Par contre, Mercy Roumain, un jeune étudiant en quatrième année à la Faculté de Médecine et de Pharmacie, adopte une approche scientifique contraire. Selon lui, faire boire du sang au bébé n’est pas la meilleure méthode pour établir la paternité. Il a expliqué que si le sang de la personne en question est infecté, il y a de fortes chances que le bébé meure si son système immunitaire n’est pas suffisamment puissant pour combattre l’infection. De plus, le groupe sanguin du bébé ne correspond pas nécessairement à celui de ses parents. Par exemple, si le père a un groupe sanguin A avec un génotype AO, et que la mère a un groupe sanguin B avec un génotype BO, après le croisement, les phénotypes des descendants de ce couple seront de 25 % pour le groupe A, 25 % pour le groupe B, 25 % pour le groupe AB et 25 % pour le groupe O. Cependant, les groupes sanguins sont héréditaires. D’après Mercy Roumain, la méthode qui consiste à faire boire du sang au bébé n’est pas fiable pour établir la paternité et cela met en jeu la vie d’un être humain ; c’est un crime. Un test ADN est plus sûr sur le plan scientifique et n’entrave pas la vie d’un bébé innocent.

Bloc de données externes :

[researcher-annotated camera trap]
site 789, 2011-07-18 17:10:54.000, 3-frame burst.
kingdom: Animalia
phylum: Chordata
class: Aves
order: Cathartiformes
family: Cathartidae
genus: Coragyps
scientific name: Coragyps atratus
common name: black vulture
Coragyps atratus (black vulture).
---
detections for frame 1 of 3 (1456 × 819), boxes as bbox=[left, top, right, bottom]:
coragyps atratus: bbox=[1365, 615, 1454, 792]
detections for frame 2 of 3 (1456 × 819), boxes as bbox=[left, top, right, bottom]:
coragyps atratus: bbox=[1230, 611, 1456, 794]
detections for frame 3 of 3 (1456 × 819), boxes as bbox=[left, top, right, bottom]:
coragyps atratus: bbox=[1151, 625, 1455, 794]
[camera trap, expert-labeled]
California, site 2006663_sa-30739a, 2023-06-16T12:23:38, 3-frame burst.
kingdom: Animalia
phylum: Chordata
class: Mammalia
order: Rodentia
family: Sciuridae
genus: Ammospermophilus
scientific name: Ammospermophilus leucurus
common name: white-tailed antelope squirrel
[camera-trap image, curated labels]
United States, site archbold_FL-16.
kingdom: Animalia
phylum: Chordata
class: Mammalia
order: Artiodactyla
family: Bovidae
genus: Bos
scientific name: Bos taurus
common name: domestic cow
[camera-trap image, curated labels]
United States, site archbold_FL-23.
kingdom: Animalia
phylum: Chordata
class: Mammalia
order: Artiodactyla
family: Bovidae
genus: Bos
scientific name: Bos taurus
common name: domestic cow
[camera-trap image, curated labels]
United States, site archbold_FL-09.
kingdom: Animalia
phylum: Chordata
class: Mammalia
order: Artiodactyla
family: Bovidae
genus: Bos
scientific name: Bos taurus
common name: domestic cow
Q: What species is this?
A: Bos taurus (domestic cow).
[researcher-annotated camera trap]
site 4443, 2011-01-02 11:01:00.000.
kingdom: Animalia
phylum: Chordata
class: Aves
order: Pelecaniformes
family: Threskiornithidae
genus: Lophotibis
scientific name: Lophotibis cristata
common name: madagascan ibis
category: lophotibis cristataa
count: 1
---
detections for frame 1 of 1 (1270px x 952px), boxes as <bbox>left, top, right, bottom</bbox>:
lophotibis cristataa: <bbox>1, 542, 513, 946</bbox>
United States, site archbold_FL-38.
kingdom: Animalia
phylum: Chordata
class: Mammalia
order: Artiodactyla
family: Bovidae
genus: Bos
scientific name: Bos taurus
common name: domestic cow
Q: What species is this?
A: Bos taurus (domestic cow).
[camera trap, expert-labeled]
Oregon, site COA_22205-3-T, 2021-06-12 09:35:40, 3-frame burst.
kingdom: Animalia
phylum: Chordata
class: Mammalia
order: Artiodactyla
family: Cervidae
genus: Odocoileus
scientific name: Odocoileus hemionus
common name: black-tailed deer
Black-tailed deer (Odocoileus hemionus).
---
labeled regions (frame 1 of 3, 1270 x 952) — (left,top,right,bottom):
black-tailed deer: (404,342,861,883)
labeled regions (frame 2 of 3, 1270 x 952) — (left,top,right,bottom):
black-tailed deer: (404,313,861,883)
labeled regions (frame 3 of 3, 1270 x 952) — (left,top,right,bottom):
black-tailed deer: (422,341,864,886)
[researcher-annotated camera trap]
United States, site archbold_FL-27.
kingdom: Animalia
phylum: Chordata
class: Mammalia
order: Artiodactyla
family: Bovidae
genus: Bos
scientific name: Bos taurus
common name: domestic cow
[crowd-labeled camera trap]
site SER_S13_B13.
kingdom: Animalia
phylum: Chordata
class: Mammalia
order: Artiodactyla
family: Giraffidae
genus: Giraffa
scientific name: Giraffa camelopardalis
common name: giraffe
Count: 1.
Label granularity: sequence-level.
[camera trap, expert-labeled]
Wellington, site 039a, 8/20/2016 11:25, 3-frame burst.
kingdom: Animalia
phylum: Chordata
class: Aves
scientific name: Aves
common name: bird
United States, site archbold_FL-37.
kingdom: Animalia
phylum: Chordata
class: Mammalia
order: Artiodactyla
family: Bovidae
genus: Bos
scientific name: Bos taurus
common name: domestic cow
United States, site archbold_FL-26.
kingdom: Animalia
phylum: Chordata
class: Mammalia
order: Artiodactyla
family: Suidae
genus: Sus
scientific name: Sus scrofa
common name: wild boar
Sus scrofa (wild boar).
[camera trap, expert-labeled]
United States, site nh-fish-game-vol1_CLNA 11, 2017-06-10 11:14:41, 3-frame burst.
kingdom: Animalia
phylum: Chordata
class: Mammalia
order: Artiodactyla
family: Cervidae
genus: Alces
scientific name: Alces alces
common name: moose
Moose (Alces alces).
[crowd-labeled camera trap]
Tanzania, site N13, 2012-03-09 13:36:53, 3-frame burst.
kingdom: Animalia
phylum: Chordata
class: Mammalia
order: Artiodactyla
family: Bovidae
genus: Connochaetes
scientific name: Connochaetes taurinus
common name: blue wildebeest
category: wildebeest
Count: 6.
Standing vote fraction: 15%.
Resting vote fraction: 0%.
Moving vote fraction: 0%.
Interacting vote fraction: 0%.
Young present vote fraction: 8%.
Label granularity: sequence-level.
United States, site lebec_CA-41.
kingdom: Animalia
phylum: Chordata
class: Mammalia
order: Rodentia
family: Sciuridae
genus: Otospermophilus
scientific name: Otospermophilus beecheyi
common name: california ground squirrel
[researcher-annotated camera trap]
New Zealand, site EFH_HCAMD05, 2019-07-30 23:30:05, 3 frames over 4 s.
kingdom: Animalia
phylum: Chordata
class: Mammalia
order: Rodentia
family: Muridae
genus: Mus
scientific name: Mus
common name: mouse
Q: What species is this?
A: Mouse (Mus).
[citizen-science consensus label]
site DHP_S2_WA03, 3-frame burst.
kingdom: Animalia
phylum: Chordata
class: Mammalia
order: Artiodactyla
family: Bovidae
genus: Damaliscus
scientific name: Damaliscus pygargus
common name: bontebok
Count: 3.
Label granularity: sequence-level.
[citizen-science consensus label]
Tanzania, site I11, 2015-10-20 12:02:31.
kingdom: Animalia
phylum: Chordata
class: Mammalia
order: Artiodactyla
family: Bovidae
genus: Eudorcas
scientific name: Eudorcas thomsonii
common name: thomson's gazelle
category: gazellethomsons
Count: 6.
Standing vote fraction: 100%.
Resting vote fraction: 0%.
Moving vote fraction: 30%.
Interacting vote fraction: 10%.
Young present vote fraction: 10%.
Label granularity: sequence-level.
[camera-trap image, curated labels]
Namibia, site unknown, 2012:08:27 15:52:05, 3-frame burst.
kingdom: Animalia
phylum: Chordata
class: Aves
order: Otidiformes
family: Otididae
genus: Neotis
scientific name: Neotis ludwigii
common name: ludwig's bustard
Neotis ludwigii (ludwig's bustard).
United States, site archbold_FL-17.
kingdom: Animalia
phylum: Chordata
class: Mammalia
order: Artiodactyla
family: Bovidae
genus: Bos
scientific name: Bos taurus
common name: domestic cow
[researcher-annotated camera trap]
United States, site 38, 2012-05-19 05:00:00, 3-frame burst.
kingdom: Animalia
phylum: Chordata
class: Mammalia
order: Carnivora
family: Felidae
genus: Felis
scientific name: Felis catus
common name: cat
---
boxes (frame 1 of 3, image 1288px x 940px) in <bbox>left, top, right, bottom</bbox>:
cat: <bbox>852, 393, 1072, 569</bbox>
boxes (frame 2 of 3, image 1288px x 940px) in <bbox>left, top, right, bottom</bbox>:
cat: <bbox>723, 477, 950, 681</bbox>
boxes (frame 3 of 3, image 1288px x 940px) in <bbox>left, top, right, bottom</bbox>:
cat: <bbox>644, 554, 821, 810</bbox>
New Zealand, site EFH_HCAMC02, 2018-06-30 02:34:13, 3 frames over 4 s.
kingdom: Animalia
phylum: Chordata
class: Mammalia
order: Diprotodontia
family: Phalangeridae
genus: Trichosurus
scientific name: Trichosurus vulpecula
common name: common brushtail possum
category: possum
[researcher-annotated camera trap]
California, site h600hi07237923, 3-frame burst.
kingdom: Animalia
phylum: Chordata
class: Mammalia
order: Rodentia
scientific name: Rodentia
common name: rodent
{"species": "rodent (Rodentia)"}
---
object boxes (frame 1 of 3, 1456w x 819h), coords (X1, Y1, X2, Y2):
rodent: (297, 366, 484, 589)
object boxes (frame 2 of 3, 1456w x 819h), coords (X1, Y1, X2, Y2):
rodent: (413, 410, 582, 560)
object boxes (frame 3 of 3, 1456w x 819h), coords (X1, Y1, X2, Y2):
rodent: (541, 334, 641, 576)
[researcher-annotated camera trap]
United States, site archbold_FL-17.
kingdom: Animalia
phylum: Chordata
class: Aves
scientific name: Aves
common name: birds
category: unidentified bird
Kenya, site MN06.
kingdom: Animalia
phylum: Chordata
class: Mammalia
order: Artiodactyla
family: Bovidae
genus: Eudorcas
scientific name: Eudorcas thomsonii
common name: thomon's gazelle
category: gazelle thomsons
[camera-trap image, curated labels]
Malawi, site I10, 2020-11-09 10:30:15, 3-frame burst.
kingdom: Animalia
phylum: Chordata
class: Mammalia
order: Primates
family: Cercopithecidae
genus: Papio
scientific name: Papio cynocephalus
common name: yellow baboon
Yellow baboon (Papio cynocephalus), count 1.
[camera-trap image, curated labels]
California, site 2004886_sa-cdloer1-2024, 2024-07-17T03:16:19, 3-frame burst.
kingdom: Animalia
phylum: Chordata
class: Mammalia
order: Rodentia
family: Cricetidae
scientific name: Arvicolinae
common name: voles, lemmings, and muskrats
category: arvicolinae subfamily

Enfin, en Haïti, le coût d’un test de paternité varie de 1000 à 2000 $ US, or il n’existe que deux laboratoires dans le pays, au Cap-Haïtien et à Port-au-Prince, selon AyiboPost. Ce qui le rend inaccessible pour de nombreuses personnes. La religion et les croyances traditionnelles jouent un rôle inhérent dans la société haïtienne, et les pratiques magiques sont souvent préférées à des méthodes scientifiques plus onéreuses. Il est essentiel que chacun comprenne que le test de paternité est une question de science, et non de magie, et qu’il ne s’agit pas de se piquer le doigt et de faire boire son sang au bébé.